▶ **Exercise aim**
In the data below, rewrite the stretch from the line containing "Given the photo" through the line containing "grass clump (<bbox>0, 74, 94, 83</bbox>) →", putting "choices" in place of "candidates" and leaving everything else unchanged.

━━━ Data records

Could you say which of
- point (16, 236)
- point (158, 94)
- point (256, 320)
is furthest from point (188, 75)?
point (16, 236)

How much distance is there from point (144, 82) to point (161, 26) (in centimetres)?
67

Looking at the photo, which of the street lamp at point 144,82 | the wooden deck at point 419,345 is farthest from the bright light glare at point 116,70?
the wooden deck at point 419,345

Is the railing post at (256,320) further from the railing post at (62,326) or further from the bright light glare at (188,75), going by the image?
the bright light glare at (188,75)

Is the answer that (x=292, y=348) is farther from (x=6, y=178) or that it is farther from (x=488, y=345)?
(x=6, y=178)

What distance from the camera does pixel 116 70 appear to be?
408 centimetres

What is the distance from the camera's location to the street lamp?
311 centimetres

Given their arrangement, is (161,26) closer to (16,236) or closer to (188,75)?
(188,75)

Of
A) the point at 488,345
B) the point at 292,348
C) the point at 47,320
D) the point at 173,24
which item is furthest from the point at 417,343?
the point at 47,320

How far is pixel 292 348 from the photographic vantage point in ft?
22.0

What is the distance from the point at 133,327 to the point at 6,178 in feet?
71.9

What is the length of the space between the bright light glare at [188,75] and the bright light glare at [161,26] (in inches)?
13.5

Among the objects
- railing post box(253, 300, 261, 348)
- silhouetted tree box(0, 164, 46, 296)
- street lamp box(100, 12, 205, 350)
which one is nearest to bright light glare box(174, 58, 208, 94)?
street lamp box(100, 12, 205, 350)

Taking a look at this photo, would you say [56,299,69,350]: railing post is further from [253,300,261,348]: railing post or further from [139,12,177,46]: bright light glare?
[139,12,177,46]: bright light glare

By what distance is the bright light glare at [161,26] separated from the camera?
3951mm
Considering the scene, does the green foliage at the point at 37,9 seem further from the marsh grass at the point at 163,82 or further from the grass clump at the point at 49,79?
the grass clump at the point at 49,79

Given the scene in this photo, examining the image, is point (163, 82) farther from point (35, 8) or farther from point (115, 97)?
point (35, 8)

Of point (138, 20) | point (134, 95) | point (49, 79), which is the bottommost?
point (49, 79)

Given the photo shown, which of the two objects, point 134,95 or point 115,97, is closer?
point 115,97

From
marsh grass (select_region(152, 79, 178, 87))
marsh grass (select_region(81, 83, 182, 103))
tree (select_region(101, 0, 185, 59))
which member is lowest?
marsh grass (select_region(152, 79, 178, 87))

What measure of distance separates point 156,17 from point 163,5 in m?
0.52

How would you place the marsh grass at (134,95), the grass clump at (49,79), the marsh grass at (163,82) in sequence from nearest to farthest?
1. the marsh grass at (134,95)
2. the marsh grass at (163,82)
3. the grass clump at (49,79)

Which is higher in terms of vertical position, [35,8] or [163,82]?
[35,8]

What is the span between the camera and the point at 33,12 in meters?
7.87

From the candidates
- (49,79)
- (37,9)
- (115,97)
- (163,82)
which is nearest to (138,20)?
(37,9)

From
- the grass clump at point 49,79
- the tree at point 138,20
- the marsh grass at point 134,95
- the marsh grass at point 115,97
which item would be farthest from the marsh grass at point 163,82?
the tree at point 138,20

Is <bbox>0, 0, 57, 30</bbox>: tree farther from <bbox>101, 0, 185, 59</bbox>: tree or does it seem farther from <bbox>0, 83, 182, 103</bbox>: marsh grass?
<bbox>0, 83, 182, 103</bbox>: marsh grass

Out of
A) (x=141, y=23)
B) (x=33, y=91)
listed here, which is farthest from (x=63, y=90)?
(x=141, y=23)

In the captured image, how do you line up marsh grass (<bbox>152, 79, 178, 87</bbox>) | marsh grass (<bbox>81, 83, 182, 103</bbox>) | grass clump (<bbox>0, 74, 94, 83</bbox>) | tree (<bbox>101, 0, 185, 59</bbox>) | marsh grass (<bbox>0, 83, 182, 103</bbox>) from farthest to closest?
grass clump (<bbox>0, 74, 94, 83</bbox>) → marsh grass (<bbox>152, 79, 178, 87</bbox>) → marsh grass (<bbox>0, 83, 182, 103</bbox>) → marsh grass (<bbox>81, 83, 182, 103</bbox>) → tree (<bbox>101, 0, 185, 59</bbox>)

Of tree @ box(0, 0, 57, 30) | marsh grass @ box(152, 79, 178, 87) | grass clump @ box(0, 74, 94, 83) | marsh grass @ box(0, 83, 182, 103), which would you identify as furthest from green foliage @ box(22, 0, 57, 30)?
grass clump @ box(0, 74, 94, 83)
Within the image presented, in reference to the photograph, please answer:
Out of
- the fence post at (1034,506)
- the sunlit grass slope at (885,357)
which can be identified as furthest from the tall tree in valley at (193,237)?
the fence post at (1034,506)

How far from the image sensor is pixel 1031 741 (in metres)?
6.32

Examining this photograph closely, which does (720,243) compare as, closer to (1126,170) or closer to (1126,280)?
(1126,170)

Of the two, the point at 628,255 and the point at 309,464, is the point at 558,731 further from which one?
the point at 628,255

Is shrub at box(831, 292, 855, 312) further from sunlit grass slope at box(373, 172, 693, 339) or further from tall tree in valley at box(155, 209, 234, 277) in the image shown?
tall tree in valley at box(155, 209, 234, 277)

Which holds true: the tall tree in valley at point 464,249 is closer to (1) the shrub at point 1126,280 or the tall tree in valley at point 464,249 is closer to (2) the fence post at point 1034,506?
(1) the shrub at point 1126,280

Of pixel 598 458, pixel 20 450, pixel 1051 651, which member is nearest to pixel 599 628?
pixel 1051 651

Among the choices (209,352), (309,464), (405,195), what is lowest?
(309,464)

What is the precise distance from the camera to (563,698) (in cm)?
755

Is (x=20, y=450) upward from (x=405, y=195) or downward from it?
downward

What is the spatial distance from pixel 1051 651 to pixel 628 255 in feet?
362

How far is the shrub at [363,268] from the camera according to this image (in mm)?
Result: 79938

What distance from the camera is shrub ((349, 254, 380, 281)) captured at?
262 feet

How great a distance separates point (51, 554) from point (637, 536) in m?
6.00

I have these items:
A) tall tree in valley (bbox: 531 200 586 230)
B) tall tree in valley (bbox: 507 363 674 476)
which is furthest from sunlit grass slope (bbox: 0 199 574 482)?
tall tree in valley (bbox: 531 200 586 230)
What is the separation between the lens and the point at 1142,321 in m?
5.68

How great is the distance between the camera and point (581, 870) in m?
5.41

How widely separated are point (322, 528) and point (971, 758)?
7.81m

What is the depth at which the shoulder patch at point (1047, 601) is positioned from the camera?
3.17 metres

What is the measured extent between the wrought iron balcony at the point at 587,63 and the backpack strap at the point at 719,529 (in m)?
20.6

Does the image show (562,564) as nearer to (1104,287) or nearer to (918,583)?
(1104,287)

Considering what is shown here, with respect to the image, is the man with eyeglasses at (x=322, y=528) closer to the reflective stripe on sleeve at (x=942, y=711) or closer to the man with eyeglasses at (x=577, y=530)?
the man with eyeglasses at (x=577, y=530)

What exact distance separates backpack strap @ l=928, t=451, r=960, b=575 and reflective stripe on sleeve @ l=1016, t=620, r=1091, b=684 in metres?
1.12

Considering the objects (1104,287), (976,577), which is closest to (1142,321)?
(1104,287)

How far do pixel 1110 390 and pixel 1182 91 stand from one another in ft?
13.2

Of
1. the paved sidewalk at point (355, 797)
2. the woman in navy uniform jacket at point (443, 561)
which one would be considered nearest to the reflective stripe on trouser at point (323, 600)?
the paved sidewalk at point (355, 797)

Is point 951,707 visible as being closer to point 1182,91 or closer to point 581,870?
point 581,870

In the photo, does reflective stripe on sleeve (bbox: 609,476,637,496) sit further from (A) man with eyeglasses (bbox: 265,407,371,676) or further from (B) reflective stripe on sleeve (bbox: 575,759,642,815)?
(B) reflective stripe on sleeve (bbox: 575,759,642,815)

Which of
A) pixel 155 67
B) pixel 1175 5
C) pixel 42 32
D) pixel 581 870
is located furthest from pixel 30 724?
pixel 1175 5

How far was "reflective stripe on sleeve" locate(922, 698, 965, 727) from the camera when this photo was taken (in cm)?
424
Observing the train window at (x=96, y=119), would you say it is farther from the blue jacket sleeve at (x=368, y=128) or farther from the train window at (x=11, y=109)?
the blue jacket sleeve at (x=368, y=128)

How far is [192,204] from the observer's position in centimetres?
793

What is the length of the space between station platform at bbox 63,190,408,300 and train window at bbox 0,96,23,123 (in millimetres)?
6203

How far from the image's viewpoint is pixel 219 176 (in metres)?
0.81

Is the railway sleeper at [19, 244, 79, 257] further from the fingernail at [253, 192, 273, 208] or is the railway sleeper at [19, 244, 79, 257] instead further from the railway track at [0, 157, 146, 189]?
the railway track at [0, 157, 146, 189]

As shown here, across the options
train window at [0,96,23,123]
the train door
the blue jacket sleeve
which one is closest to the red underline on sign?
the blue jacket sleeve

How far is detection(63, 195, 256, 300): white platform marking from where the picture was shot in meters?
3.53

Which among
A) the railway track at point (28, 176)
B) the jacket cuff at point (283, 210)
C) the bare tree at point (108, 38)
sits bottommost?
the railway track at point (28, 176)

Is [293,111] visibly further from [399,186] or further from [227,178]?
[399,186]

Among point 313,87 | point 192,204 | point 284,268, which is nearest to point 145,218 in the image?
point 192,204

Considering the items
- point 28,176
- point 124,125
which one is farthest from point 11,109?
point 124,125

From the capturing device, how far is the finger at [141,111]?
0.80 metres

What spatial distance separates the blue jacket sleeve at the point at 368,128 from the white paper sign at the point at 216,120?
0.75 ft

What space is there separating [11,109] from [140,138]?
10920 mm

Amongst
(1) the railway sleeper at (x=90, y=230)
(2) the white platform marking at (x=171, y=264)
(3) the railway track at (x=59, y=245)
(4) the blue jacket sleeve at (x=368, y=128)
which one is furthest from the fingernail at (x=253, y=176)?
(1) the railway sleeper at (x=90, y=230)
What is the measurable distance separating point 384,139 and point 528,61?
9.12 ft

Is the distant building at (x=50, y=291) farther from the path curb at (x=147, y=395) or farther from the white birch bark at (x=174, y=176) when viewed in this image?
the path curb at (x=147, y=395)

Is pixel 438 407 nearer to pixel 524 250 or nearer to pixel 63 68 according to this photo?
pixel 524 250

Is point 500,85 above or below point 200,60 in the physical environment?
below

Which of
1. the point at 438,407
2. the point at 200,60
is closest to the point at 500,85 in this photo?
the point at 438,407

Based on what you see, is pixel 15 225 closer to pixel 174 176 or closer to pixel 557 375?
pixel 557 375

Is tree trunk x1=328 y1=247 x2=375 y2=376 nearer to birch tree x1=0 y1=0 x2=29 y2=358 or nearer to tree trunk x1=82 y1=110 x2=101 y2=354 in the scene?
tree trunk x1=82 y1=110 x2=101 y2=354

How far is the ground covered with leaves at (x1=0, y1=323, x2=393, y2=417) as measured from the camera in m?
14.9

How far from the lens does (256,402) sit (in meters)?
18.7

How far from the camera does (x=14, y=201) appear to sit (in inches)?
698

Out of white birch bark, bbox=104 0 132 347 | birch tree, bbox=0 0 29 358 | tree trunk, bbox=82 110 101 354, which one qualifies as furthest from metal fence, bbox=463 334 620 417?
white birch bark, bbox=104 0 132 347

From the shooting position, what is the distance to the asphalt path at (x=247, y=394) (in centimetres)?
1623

━━━━━━

▶ **Expected output**
Given the photo shown, which of the two objects, point 134,95 or point 115,97, is closer?
point 115,97

From
marsh grass (select_region(152, 79, 178, 87))
marsh grass (select_region(81, 83, 182, 103))
tree (select_region(101, 0, 185, 59))
which member is lowest?
marsh grass (select_region(152, 79, 178, 87))

What measure of distance separates point 156,17 from point 163,5 in m?
0.52

How would you place the marsh grass at (134,95), the grass clump at (49,79), the marsh grass at (163,82) in sequence from nearest to farthest?
1. the marsh grass at (134,95)
2. the marsh grass at (163,82)
3. the grass clump at (49,79)

Which is higher in terms of vertical position, [35,8] or [163,82]?
[35,8]

What is the span between the camera and the point at 33,12 in meters?
7.87

From the choices
- (49,79)
- (37,9)
- (115,97)
- (163,82)
which is nearest to (138,20)?
(37,9)

From
- the grass clump at point 49,79
- the tree at point 138,20
- the marsh grass at point 134,95
- the marsh grass at point 115,97
which item would be farthest from the marsh grass at point 163,82?
the tree at point 138,20

Is <bbox>0, 0, 57, 30</bbox>: tree farther from <bbox>101, 0, 185, 59</bbox>: tree or does it seem farther from <bbox>0, 83, 182, 103</bbox>: marsh grass?
<bbox>0, 83, 182, 103</bbox>: marsh grass

Out of
A) (x=141, y=23)
B) (x=33, y=91)
listed here, which is farthest from (x=63, y=90)?
(x=141, y=23)

In the captured image, how do you line up marsh grass (<bbox>152, 79, 178, 87</bbox>) | marsh grass (<bbox>81, 83, 182, 103</bbox>) | grass clump (<bbox>0, 74, 94, 83</bbox>) | tree (<bbox>101, 0, 185, 59</bbox>) | marsh grass (<bbox>0, 83, 182, 103</bbox>) from farthest to closest?
grass clump (<bbox>0, 74, 94, 83</bbox>) → marsh grass (<bbox>152, 79, 178, 87</bbox>) → marsh grass (<bbox>0, 83, 182, 103</bbox>) → marsh grass (<bbox>81, 83, 182, 103</bbox>) → tree (<bbox>101, 0, 185, 59</bbox>)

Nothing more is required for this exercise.